Archbishop Aelfheah of Canterbury Murdered by Vikings
The medieval holy man was killed by the Danes on 19 April 1012.
Ethelred the Unready (or the ‘Ill Advised’) became King of England in 978 at the age of ten and new Viking raids on his country began in the 980s. The young king’s principal adviser was Dunstan, Archbishop of Canterbury, a former Abbot of Glastonbury. Another leading counsellor was a protege of Dunstan’s named Aelfheah (or Alfege or Alphage), who may have been a monk at Glastonbury at some point. Not much is reliably known about him, but in 984 he was appointed Bishop of Winchester, where he completed the rebuilding of the cathedral and continued his predecessor’s furthering of the cult of St Swithun. In the 990s he seems to have been involved in making a peace treaty with the Viking leader Olaf Tryggvason, but this failed to stop further Viking attacks.

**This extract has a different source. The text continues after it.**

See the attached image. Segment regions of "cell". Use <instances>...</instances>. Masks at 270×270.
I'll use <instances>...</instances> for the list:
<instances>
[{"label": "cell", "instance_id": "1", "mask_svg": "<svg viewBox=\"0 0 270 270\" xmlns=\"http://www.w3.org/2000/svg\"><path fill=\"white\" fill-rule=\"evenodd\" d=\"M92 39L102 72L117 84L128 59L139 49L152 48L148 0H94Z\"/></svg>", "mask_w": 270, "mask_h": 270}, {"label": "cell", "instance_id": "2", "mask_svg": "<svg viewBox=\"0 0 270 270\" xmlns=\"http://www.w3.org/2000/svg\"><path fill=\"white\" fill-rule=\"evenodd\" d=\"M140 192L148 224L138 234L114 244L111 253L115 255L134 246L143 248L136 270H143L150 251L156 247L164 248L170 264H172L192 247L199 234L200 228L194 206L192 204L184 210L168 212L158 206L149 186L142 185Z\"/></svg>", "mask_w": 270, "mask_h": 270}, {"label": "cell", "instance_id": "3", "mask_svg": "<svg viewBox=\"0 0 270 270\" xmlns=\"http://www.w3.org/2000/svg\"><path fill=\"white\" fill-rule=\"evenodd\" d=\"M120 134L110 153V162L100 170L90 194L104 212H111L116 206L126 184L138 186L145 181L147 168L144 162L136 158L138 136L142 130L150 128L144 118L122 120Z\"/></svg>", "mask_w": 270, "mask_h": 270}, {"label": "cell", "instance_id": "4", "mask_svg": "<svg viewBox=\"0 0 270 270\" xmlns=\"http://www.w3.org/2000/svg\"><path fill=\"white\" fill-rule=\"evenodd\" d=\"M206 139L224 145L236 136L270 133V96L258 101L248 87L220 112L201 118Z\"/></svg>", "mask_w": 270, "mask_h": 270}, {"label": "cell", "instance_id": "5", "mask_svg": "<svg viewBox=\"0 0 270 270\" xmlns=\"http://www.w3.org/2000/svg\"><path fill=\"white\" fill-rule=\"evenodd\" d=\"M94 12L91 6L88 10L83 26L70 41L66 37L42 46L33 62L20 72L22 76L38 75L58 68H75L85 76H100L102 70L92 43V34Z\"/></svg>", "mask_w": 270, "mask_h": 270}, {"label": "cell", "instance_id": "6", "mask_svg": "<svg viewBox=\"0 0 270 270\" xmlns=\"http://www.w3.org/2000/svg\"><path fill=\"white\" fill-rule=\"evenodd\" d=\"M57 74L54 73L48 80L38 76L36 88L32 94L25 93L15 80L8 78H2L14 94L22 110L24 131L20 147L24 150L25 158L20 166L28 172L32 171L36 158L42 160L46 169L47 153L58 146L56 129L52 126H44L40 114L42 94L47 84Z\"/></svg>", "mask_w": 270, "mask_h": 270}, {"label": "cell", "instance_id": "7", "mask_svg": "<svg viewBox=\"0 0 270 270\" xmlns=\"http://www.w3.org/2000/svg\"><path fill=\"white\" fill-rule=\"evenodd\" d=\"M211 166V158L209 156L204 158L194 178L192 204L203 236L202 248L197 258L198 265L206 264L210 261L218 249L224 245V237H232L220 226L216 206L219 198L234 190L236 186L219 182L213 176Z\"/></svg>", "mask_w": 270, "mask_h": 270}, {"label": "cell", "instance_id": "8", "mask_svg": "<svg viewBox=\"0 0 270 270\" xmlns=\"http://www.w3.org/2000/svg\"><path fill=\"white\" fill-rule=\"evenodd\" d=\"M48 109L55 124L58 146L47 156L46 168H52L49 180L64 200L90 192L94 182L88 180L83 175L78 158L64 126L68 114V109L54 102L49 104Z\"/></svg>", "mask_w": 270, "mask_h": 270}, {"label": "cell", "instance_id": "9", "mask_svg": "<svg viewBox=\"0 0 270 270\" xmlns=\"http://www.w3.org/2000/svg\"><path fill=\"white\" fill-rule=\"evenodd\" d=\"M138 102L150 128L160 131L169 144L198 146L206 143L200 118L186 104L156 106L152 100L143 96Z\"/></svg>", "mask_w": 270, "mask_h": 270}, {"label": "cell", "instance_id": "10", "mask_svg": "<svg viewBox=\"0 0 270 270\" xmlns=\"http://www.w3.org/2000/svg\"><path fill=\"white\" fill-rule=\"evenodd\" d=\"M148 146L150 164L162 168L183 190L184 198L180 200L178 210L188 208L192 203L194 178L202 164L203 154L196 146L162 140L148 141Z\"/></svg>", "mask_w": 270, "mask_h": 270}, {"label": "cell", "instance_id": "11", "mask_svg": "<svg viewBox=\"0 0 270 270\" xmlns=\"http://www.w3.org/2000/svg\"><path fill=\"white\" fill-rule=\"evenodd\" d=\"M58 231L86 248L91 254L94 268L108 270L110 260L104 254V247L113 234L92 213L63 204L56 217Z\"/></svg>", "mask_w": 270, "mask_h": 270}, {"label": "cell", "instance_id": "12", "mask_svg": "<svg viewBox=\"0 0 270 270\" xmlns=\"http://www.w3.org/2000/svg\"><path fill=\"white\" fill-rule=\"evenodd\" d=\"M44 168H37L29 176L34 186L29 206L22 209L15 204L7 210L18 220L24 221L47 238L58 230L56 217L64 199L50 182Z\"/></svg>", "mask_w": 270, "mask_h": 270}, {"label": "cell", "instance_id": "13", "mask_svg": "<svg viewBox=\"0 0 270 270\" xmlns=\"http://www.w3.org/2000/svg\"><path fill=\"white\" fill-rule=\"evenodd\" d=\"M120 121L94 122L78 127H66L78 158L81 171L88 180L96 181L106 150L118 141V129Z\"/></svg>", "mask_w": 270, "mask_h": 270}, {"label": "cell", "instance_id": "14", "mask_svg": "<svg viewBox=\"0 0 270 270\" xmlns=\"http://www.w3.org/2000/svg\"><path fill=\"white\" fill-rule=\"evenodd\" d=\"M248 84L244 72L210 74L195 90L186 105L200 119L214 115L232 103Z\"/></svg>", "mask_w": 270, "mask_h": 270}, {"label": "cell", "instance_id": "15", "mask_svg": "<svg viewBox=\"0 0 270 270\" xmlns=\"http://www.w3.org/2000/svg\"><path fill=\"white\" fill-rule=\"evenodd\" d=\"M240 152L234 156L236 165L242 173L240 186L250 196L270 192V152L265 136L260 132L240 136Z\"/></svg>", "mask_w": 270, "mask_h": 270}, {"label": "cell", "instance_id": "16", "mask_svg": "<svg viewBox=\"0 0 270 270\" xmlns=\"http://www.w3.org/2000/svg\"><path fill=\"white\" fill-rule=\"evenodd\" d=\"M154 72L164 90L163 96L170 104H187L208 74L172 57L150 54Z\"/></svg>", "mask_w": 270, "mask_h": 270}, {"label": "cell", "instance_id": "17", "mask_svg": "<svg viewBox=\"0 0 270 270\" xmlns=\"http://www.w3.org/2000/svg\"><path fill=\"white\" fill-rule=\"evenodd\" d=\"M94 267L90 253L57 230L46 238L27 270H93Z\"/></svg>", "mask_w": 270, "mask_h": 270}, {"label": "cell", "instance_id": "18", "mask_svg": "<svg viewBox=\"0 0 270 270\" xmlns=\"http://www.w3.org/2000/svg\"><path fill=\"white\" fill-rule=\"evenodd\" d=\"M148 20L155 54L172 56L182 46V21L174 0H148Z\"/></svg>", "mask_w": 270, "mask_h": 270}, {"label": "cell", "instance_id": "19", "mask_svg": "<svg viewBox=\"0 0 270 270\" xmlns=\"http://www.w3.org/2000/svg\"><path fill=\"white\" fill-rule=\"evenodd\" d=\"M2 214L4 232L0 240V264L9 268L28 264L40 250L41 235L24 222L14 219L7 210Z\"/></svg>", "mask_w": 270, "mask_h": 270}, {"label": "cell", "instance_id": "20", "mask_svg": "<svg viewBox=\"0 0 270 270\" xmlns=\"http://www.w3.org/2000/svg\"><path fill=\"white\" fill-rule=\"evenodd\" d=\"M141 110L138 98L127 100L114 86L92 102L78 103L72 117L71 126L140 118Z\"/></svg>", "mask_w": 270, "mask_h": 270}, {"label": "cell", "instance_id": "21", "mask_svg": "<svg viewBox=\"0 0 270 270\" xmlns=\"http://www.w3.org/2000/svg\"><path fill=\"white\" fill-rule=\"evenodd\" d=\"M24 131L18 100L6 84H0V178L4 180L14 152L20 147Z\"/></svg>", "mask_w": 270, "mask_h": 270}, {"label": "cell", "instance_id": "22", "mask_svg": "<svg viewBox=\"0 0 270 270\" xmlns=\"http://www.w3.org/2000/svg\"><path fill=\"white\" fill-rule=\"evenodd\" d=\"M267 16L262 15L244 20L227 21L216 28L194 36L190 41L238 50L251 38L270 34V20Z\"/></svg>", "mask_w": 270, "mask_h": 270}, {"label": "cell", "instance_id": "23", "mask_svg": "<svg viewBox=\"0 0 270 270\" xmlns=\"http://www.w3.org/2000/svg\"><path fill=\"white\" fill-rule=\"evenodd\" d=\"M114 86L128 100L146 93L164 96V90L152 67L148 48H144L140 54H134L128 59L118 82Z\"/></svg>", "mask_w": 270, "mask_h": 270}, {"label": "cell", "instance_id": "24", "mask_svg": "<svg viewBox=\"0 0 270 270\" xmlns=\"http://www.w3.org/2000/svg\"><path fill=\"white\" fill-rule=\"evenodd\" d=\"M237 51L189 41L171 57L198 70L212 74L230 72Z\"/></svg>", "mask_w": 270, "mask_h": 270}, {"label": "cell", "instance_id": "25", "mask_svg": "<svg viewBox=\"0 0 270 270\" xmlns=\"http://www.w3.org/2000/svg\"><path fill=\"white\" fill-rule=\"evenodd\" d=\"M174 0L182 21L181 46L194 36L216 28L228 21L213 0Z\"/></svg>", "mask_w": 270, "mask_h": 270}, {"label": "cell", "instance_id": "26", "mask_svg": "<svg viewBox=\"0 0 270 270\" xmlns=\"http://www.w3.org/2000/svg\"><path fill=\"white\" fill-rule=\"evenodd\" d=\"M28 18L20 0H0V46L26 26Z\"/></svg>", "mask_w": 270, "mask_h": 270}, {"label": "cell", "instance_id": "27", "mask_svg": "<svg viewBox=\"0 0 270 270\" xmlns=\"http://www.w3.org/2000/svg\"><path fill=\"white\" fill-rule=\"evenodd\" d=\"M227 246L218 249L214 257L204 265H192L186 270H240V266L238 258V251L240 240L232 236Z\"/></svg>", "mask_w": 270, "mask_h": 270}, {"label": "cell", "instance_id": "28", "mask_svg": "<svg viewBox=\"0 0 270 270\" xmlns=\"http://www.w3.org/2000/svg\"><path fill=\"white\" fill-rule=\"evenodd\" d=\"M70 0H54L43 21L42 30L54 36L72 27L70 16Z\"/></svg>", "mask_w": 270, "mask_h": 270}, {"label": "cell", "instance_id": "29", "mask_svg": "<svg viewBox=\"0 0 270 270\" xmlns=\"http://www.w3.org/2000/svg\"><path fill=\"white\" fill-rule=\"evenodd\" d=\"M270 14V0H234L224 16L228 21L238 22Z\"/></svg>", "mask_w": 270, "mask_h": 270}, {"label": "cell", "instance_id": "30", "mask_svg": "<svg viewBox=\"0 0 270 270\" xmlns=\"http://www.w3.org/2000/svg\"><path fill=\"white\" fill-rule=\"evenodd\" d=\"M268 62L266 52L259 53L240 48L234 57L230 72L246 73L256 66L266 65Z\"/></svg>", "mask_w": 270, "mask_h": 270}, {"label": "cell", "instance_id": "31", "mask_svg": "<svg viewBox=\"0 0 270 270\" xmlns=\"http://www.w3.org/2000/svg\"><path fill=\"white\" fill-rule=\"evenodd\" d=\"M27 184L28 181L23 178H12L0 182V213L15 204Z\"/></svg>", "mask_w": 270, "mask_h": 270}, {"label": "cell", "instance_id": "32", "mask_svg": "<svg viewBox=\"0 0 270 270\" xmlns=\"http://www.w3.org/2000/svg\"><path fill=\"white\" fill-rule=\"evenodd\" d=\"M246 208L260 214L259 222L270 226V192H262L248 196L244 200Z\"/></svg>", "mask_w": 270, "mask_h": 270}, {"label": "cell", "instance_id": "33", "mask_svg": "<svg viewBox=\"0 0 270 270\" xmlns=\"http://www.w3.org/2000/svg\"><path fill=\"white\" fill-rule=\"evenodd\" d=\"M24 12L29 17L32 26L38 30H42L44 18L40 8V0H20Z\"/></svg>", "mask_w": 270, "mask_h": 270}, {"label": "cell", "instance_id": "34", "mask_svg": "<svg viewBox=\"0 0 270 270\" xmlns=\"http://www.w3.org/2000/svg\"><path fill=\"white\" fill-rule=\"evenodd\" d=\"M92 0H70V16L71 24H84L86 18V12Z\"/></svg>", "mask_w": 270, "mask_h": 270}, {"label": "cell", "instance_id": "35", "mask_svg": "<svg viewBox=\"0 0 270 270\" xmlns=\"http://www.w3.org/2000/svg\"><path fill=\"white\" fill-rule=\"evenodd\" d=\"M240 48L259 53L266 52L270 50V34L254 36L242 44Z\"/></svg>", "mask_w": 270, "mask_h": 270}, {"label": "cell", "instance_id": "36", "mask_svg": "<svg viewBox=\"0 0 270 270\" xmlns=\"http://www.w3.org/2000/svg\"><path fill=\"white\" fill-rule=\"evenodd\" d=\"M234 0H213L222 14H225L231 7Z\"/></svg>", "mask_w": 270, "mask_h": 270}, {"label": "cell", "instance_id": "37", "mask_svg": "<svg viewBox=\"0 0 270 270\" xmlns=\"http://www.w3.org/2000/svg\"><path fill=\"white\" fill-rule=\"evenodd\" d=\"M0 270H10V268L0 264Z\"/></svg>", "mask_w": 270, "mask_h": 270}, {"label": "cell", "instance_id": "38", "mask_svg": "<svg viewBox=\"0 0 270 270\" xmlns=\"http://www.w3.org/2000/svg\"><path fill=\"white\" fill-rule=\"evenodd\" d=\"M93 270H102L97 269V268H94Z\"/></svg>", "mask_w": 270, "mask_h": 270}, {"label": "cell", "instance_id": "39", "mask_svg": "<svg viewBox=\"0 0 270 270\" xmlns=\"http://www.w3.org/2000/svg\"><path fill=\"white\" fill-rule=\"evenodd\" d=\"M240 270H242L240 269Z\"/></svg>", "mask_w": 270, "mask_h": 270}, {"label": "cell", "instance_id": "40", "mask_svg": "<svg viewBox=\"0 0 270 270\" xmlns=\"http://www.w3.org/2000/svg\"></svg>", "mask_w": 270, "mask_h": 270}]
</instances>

In 1006 Aelfheah was consecrated Archbishop of Canterbury. He took St Swithun’s head to Canterbury with him and also encouraged the cult of St Dunstan there. In September 1011 an army of piratical Vikings set siege to Canterbury. After two weeks, according to the Anglo-Saxon Chronicle, they were treacherously let into the city. They ransacked it, took Aelfheah prisoner and demanded a payment to go away. The money took time to raise but was eventually handed over to them.
The Vikings returned to their ships at Greenwich but took the archbishop there with them and demanded an additional ransom to let him go. He sent orders that the ransom was not to be paid and during a feast his captors got thoroughly drunk and pelted him with ox bones, until one of the Vikings killed him with an axe blow to the head. And so, the Chronicle says, ‘his holy blood fell on the ground and his holy soul was sent forth to God’s kingdom’.
The body was taken to London and buried in the church of St Paul’s, but Cnut of Denmark became King of England in 1016 and in 1023 in a shrewd piece of public relations he had the archbishop’s body returned to Canterbury and respectfully re-interred on the north side of the high altar, not far from St Dunstan, in a ceremony attended by Cnut’s queen Emma of Normandy (Ethelred the Unready’s widow) and many bishops and earls. The fundamental theme was the reconciliation of Englishman and Dane.
Aelfheah was considered a saint and martyr, portrayed in art with an axe. A church was built and dedicated to him (as St Alfege) at Greenwich, reputedly on the spot where he was killed. Stylishly rebuilt by Nicholas Hawksmoor in the 1700s, it was restored after severe 1941 bomb damage. Those buried there include the Tudor composer Thomas Tallis and General James Wolfe of Quebec fame.